Description of the task: The listing below should be written out exactly; please include all of it.

Recorded data:
========
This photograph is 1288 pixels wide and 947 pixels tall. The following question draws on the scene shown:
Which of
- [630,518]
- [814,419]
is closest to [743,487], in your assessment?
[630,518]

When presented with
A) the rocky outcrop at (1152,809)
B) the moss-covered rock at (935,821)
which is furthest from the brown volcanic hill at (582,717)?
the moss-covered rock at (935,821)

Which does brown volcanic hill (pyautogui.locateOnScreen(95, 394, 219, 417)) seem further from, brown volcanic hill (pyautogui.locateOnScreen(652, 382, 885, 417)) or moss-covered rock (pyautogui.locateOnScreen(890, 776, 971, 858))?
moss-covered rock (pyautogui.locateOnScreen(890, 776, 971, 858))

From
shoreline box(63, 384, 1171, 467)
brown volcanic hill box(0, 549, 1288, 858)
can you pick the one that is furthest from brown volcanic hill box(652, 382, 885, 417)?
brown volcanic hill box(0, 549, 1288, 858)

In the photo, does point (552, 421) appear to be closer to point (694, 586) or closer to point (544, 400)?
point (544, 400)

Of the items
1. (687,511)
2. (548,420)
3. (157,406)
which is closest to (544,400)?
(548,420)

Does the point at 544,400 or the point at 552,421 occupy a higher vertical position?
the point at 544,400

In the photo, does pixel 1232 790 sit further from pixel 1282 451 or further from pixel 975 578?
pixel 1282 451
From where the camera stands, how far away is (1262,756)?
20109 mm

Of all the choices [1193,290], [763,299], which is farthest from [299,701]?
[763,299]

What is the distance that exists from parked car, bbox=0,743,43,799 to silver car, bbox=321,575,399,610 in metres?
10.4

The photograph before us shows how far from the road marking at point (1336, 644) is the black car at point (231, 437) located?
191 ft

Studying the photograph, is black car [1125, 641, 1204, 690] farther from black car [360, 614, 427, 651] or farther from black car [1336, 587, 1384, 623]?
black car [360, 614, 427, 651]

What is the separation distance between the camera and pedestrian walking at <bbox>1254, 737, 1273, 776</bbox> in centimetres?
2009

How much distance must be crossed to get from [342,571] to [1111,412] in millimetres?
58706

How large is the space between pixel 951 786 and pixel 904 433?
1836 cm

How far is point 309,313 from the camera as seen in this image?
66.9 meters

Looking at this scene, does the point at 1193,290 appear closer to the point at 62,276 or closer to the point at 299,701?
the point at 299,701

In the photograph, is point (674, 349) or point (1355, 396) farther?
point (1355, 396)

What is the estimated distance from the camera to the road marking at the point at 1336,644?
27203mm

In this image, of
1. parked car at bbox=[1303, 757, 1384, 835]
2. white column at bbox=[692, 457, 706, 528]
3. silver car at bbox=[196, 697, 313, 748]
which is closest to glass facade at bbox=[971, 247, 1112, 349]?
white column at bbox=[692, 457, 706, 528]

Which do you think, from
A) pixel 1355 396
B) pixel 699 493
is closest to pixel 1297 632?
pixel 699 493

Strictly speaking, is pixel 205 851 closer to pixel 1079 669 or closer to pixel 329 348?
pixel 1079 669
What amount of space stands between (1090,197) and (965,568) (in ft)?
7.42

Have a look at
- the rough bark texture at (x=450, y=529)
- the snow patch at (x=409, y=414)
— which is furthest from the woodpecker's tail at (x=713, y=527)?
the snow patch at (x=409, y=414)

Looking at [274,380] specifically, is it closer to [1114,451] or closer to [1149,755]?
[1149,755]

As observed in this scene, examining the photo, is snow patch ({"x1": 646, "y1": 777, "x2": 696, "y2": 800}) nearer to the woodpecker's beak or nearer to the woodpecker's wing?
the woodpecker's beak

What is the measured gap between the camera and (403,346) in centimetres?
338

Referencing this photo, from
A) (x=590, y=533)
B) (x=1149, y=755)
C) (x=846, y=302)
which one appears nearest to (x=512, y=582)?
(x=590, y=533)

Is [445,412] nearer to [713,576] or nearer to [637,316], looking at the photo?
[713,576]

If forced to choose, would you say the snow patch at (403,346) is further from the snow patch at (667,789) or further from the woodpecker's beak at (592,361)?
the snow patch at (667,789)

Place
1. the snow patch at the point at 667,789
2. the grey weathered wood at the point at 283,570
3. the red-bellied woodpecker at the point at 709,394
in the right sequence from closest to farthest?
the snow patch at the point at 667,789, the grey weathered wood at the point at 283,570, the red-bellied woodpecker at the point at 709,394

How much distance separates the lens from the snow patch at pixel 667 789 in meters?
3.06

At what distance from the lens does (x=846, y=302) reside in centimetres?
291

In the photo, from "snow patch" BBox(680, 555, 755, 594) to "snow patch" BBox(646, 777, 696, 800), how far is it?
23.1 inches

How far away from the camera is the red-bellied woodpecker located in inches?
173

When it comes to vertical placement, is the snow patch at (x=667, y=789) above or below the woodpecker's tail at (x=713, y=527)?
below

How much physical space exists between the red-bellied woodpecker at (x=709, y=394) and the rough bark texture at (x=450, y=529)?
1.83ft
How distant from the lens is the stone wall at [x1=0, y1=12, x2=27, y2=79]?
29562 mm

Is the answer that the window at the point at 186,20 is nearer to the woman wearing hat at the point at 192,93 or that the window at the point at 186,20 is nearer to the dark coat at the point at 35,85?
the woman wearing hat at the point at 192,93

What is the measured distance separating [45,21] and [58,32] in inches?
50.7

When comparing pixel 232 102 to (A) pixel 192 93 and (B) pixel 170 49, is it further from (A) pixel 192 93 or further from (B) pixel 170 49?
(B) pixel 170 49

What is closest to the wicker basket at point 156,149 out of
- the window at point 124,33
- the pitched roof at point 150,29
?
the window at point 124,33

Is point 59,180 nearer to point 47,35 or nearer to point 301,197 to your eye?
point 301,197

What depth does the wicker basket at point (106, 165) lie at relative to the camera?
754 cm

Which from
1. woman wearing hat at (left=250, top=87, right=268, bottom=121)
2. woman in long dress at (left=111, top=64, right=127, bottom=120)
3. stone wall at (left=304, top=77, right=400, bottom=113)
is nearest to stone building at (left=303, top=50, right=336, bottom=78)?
========
Correct output:
This photograph is 1288 pixels wide and 947 pixels tall. The following question draws on the scene shown:
Which of
- [630,518]
- [814,419]
is closest to [743,487], in your assessment?
[630,518]

When presented with
A) the rocky outcrop at (1152,809)
B) the moss-covered rock at (935,821)
which is furthest from the brown volcanic hill at (582,717)?
the moss-covered rock at (935,821)

Which does brown volcanic hill (pyautogui.locateOnScreen(95, 394, 219, 417)) seem further from, brown volcanic hill (pyautogui.locateOnScreen(652, 382, 885, 417)) or moss-covered rock (pyautogui.locateOnScreen(890, 776, 971, 858))?
moss-covered rock (pyautogui.locateOnScreen(890, 776, 971, 858))

From
shoreline box(63, 384, 1171, 467)
brown volcanic hill box(0, 549, 1288, 858)
can you pick the one that is furthest from brown volcanic hill box(652, 382, 885, 417)?
brown volcanic hill box(0, 549, 1288, 858)

In the photo, does point (552, 421) appear to be closer to point (694, 586) or closer to point (544, 400)?
point (544, 400)

Of the items
1. (687,511)
2. (548,420)
3. (157,406)
which is closest to (544,400)?
(548,420)

Does the point at 544,400 or the point at 552,421 occupy a higher vertical position?
the point at 544,400

In the photo, does pixel 1232 790 sit further from pixel 1282 451 or further from pixel 975 578?
pixel 1282 451
From where the camera stands, how far away is (1262,756)?
20109 mm

Of all the choices [1193,290], [763,299], which is farthest from [299,701]?
[763,299]

What is the distance that exists from parked car, bbox=0,743,43,799 to silver car, bbox=321,575,399,610 in metres?
10.4

The photograph before us shows how far from the road marking at point (1336, 644) is the black car at point (231, 437) located?
191 ft

Studying the photograph, is black car [1125, 641, 1204, 690] farther from black car [360, 614, 427, 651] or farther from black car [1336, 587, 1384, 623]?
black car [360, 614, 427, 651]

What is the separation distance between the camera and pedestrian walking at <bbox>1254, 737, 1273, 776</bbox> in centimetres?
2009

How much distance must be crossed to get from [342,571] to [1111,412] in millimetres?
58706

How large is the space between pixel 951 786 and pixel 904 433?
1836 cm

How far is point 309,313 from the camera as seen in this image?
66.9 meters

Looking at this scene, does the point at 1193,290 appear closer to the point at 62,276 or closer to the point at 299,701?
the point at 299,701

In the photograph, is point (674, 349) or point (1355, 396) farther?
point (1355, 396)

What is the estimated distance from the camera to the road marking at the point at 1336,644?
27203mm

In this image, of
1. parked car at bbox=[1303, 757, 1384, 835]
2. white column at bbox=[692, 457, 706, 528]
3. silver car at bbox=[196, 697, 313, 748]
which is closest to glass facade at bbox=[971, 247, 1112, 349]?
white column at bbox=[692, 457, 706, 528]

Which do you think, from
A) pixel 1355 396
B) pixel 699 493
is closest to pixel 1297 632?
pixel 699 493

Strictly speaking, is pixel 205 851 closer to pixel 1079 669 or closer to pixel 329 348?
pixel 1079 669
What amount of space stands between (1090,197) and (965,568) (in ft)?
7.42

Have a look at
- the rough bark texture at (x=450, y=529)
- the snow patch at (x=409, y=414)
— which is furthest from the woodpecker's tail at (x=713, y=527)?
the snow patch at (x=409, y=414)

Looking at [274,380] specifically, is it closer to [1114,451] or closer to [1149,755]?
[1149,755]

As observed in this scene, examining the photo, is snow patch ({"x1": 646, "y1": 777, "x2": 696, "y2": 800}) nearer to the woodpecker's beak or nearer to the woodpecker's wing?
the woodpecker's beak

What is the measured gap between the camera and (403,346) in centimetres?
338

Referencing this photo, from
A) (x=590, y=533)
B) (x=1149, y=755)
C) (x=846, y=302)
which one appears nearest to (x=512, y=582)?
(x=590, y=533)

Is [445,412] nearer to [713,576] or nearer to [637,316], looking at the photo?
[713,576]

If forced to choose, would you say the snow patch at (403,346) is further from the snow patch at (667,789) or further from the woodpecker's beak at (592,361)?
the snow patch at (667,789)

Place
1. the snow patch at the point at 667,789
2. the grey weathered wood at the point at 283,570
3. the red-bellied woodpecker at the point at 709,394
in the right sequence from closest to farthest?
the snow patch at the point at 667,789, the grey weathered wood at the point at 283,570, the red-bellied woodpecker at the point at 709,394

How much distance separates the lens from the snow patch at pixel 667 789 in meters?
3.06

At what distance from the lens does (x=846, y=302) reside in centimetres?
291

In the photo, from "snow patch" BBox(680, 555, 755, 594) to "snow patch" BBox(646, 777, 696, 800), how far is it?
23.1 inches

How far away from the camera is the red-bellied woodpecker located in inches?
173

When it comes to vertical placement, is the snow patch at (x=667, y=789) above or below the woodpecker's tail at (x=713, y=527)?
below

How much physical space exists between the red-bellied woodpecker at (x=709, y=394) and the rough bark texture at (x=450, y=529)?
1.83ft
How distant from the lens is the stone wall at [x1=0, y1=12, x2=27, y2=79]?
29562 mm

Is the answer that the window at the point at 186,20 is nearer to the woman wearing hat at the point at 192,93 or that the window at the point at 186,20 is nearer to the dark coat at the point at 35,85?
the woman wearing hat at the point at 192,93

What is the measured distance separating [45,21] and [58,32] in inches?
50.7

When comparing pixel 232 102 to (A) pixel 192 93 and (B) pixel 170 49, is it further from (A) pixel 192 93 or further from (B) pixel 170 49?
(B) pixel 170 49

What is closest to the wicker basket at point 156,149 out of
- the window at point 124,33
- the pitched roof at point 150,29
?
the window at point 124,33

Is point 59,180 nearer to point 47,35 or nearer to point 301,197 to your eye?
point 301,197

What depth does the wicker basket at point (106, 165) lie at relative to the camera?
754 cm

Which from
1. woman wearing hat at (left=250, top=87, right=268, bottom=121)
2. woman in long dress at (left=111, top=64, right=127, bottom=120)
3. stone wall at (left=304, top=77, right=400, bottom=113)
is nearest to stone building at (left=303, top=50, right=336, bottom=78)?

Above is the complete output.